Publié le 28 avril 2026 à 20h26 - Dernière mise à jour le 28 avril 2026 à 20h26
C’est une décision politique lourde, et suffisamment rare pour marquer un tournant institutionnel. Réunis ce mardi 28 avril en conseil métropolitain, les élus de la Métropole Aix-Marseille-Provence ont choisi de ne pas voter le budget 2026, estimant impossible de présenter un document « sincère et équilibré » dans le contexte actuel.

La Métropole justifie cette décision par une baisse continue des dotations de l’État, représentant une perte de 120 M€ en deux ans pour l’institution. Une situation que sa présidence estime désormais intenable, notamment face à l’augmentation des charges, en particulier dans le domaine des transports.
Le président de la Métropole, Nicolas Isnard, parle d’une situation « inédite ». Selon lui, malgré quinze jours de travail collectif pour tenter de trouver des solutions budgétaires viables, aucun équilibre n’a pu être trouvé.
« Nous actons aujourd’hui qu’il est impossible, en l’état, de présenter un budget où il serait inscrit autant de recettes que de dépenses », affirme-t-il, pointant directement les conséquences des deux dernières lois de finances et la contribution jugée excessive demandée aux intercommunalités pour participer au redressement des finances publiques nationales.

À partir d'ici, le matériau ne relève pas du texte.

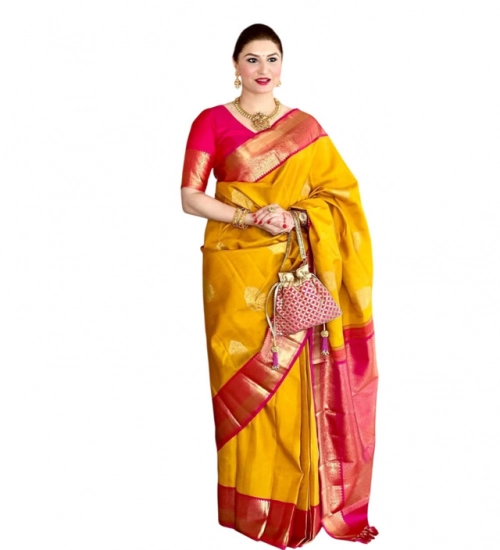 Generic Women's Litchi silk Printed Saree With Unstitched Blouse (Yellow)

Derrière cette décision, il y a aussi une volonté de ne pas faire porter l’effort sur les communes ou sur les contribuables locaux. Refuser de voter le budget devient ainsi un geste politique assumé, presque un acte de protestation institutionnelle. « Je suis convaincu qu’en prenant, unis et déterminés, la responsabilité de refuser de voter un budget inique qui accablerait nos communes ou nos contribuables, nous posons un acte fort », insiste Nicolas Isnard.
Concrètement, l’absence de vote ouvre désormais une procédure exceptionnelle : la Chambre régionale des comptes devra se saisir de la maquette budgétaire de la Métropole et proposer au préfet de Région un projet de budget. Ce dernier pourra ensuite l’amender avant sa mise en exécution. Autrement dit, la Métropole transfère de facto la responsabilité finale à l’État, tout en cherchant à démontrer que l’équation budgétaire imposée localement est devenue insoluble. En parallèle, l’exécutif métropolitain annonce le lancement d’un vaste plan d’économies destiné à limiter le « choc fiscal » attendu dès 2026 et probablement renforcé en 2027.

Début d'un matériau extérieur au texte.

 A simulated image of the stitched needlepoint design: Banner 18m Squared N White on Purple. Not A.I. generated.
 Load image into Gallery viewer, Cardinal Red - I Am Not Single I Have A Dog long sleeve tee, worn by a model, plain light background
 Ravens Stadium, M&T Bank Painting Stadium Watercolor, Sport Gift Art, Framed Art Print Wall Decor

La question des mobilités apparaît comme le point de tension principal. La Métropole prévoit ainsi d’organiser à la rentrée des assises sur le financement des mobilités métropolitaines, réunissant l’État, les institutions, les entreprises, les experts et les usagers, avec l’objectif de trouver un modèle de financement plus stable pour le réseau de transports publics. Car derrière ce refus budgétaire se joue une question plus large : celle du financement structurel des grandes métropoles, sommées d’assumer toujours davantage de compétences sans que les ressources suivent.

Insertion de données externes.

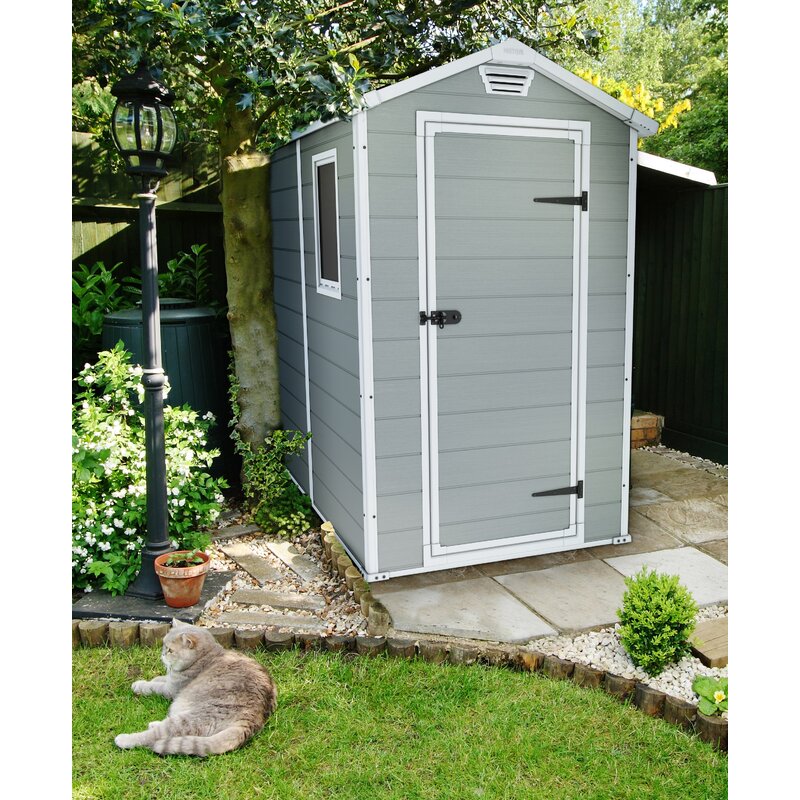 Gray/White Manor 4 ft. W x 6 ft. D Plastic Vertical Storage Shed (Part number: 212917) (2 BOXES) MRM250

Le geste de la Métropole Aix-Marseille-Provence dépasse donc le simple débat comptable. Il pose une question politique nationale : jusqu’où les collectivités peuvent-elles absorber les efforts budgétaires de l’État sans mettre en péril leurs missions de service public ? Reste à savoir si ce coup de force institutionnel sera entendu à Paris -ou simplement absorbé dans la mécanique administrative.